▸ Given text:
_____
You are viewing a plain text version of this content. The canonical link for it is here.
Posted to common-dev@hadoop.apache.org by Sanjay Radia <sr...@yahoo-inc.com> on 2008/10/08 19:26:39 UTC
Re: RPC versioning - oops sorry

My filter was saving this thread in my "jira bucket" and I had missed  
this thread.
I asked a few questions on the hadoop requirements page earlier today  
that you have addressed or are addressing in this thread. Sorry.

sanjay



On Oct 3, 2008, at 9:37 AM, Doug Cutting wrote:

> It has been proposed in the discussions defining Hadoop 1.0 that we
> extend our back-compatibility policy.
>
> http://wiki.apache.org/hadoop/Release1.0Requirements
>
> Currently we only attempt to promise that application code will run
> without change against compatible versions of Hadoop.  If one has
> clusters running different yet compatible versions, then one must  
> use a
> different classpath for each cluster to pick up the appropriate  
> version
> of Hadoop's client libraries.
>
> The proposal is that we extend this, so that a client library from one
> version of Hadoop will operate correctly with other compatible Hadoop
> versions, i.e., one need not alter one's classpath to contain the
> identical version, only a compatible version.
>
> Question 1: Do we need to solve this problem soon, for release 1.0,
> i.e., in order to provide a release whose compatibility lifetime is ~1
> year, instead of the ~4months of 0. releases?  This is not clear to  
> me.
>   Can someone provide cases where using the same classpath when  
> talking
> to multiple clusters is critical?
>
> Assuming it is, to implement this requires RPC-level support for
> versioning.  We could add this by switching to an RPC mechanism with
> built-in, automatic versioning support, like Thrift, Etch or Protocol
> Buffers.  But none of these is a drop-in replacement for Hadoop RPC.
> They will probably not initially meet our performance and scalability
> requirements.  Their adoption will also require considerable and
> destabilizing changes to Hadoop.  Finally, it is not today clear which
> of these would be the best candidate.  If we move too soon, we might
> regret our choice and wish to move again later.
_____
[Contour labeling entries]
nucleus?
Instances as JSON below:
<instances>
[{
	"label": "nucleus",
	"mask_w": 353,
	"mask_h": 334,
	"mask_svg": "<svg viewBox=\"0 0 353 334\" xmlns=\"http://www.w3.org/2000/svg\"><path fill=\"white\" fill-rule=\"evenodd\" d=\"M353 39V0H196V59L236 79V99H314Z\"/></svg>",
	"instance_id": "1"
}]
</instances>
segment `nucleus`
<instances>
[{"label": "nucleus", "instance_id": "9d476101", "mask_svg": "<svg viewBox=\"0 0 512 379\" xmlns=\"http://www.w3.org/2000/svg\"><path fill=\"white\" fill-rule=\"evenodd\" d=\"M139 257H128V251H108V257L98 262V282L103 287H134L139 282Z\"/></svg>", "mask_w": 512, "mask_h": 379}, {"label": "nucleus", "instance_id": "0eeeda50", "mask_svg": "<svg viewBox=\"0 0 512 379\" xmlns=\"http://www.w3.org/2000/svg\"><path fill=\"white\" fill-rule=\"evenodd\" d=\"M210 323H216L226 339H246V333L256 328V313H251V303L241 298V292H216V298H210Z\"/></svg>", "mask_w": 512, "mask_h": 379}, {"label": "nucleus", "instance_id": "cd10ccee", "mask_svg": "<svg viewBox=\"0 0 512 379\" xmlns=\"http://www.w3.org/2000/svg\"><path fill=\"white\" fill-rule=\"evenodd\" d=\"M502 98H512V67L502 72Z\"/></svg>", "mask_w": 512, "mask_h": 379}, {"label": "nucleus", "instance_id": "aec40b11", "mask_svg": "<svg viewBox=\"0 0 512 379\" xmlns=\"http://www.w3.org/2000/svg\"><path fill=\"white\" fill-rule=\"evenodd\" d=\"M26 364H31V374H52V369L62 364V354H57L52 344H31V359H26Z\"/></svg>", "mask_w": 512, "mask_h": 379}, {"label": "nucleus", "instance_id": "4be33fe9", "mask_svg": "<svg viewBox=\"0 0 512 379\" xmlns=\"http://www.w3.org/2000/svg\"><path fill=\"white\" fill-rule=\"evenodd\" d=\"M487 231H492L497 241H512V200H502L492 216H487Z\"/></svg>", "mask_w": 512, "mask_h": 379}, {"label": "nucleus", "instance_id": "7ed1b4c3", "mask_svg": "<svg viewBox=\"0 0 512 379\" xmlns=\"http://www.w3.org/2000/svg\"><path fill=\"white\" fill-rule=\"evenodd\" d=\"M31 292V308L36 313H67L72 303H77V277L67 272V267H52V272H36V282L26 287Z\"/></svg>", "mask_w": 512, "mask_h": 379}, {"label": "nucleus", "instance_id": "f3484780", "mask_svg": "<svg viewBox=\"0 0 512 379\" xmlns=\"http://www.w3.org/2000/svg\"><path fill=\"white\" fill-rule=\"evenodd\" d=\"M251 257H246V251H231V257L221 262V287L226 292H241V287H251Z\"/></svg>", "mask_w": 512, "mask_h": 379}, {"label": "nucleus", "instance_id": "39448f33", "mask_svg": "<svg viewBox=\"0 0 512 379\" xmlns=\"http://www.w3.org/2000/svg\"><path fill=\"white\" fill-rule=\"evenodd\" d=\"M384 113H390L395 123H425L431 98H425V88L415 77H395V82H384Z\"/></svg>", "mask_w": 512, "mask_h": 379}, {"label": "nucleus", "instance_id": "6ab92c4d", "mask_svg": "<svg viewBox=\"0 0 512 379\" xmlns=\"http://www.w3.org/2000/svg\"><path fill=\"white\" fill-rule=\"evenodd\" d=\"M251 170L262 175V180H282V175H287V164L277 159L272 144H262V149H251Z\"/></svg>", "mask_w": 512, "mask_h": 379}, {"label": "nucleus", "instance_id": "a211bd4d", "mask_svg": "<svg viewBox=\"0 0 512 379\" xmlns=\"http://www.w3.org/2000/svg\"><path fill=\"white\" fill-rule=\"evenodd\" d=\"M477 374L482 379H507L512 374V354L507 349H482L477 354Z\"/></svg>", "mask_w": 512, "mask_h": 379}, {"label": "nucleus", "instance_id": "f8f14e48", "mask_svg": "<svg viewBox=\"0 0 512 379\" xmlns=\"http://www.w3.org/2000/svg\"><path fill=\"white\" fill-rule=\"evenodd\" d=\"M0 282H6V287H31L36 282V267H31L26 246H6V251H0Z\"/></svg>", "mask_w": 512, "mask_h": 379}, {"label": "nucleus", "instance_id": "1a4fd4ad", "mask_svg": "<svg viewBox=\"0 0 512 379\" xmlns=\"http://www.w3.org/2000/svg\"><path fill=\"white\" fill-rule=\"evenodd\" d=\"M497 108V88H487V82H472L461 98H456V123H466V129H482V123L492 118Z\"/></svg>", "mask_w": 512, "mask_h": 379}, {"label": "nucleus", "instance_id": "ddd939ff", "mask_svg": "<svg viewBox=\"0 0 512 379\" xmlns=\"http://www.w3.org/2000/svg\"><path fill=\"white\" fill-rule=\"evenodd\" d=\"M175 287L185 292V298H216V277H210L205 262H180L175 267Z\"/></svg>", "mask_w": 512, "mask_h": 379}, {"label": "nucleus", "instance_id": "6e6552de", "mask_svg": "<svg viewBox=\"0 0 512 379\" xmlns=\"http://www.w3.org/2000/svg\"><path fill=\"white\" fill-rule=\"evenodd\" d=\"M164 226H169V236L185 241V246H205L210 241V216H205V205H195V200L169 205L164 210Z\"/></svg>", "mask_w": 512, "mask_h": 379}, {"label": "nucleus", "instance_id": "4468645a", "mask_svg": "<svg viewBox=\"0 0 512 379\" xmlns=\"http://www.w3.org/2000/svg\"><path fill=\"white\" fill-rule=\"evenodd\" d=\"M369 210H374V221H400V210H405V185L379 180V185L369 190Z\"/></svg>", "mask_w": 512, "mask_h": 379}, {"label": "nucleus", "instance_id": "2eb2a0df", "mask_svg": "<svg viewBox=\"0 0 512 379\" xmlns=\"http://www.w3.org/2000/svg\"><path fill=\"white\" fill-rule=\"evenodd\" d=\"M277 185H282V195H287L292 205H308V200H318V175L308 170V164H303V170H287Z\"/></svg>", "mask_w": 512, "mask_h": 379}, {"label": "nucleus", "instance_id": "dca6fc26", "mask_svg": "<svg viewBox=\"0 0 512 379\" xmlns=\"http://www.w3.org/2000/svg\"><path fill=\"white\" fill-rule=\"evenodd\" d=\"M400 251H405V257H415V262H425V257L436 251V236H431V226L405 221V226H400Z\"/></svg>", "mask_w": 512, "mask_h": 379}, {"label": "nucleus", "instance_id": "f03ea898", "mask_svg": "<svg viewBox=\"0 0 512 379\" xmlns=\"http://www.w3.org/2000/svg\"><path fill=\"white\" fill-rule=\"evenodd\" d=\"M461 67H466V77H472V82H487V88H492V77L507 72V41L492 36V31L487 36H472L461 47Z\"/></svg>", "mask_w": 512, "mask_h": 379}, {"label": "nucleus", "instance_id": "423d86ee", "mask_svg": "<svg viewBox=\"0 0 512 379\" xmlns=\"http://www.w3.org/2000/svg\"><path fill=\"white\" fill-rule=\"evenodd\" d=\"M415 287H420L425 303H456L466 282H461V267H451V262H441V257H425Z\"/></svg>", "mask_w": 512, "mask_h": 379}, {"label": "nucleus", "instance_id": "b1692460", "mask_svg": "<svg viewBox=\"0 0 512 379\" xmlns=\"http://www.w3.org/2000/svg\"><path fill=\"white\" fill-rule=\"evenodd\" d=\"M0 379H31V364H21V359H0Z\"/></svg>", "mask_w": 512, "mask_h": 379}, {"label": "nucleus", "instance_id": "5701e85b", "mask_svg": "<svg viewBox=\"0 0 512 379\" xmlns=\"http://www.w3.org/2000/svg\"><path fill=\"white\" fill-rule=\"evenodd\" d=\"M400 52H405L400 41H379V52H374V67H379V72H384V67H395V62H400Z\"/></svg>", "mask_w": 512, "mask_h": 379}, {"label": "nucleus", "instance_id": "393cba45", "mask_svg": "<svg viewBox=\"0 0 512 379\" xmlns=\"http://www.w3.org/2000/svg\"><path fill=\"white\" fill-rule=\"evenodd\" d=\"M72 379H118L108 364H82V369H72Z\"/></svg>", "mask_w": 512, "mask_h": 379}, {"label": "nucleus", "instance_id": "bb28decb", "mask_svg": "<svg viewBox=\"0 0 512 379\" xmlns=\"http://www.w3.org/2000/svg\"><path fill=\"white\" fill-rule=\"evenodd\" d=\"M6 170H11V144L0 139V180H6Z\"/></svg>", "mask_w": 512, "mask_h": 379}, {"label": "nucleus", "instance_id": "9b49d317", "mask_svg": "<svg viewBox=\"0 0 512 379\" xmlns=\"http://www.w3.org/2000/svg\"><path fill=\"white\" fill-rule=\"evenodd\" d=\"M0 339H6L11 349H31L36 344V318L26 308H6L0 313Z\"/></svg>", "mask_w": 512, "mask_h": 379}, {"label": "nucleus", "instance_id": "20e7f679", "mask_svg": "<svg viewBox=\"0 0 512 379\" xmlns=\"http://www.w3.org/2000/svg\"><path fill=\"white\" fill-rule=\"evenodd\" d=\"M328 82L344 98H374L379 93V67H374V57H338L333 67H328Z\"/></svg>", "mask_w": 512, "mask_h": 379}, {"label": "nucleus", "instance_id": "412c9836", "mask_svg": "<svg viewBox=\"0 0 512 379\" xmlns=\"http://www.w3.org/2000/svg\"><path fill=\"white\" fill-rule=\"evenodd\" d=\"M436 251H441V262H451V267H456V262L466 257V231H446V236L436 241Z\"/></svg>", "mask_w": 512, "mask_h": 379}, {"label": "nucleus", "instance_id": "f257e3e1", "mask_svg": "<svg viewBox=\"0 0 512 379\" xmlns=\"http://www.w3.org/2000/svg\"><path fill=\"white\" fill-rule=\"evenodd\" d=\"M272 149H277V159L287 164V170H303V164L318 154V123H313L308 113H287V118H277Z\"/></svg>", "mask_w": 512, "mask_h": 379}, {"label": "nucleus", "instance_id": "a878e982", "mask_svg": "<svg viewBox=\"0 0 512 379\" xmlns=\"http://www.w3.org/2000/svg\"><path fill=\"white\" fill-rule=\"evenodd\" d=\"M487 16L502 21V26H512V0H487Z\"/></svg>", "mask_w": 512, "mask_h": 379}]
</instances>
_____
Copy the post on Hadoop RPC versioning, beginning at "On Oct 3, 2008, at" and stopping after "our back-compatibility policy.", and replace "back-compatibility" with "backward-compatibility". The lines play no role here.

▸ Solution for this task:
On Oct 3, 2008, at 9:37 AM, Doug Cutting wrote:

> It has been proposed in the discussions defining Hadoop 1.0 that we
> extend our backward-compatibility policy.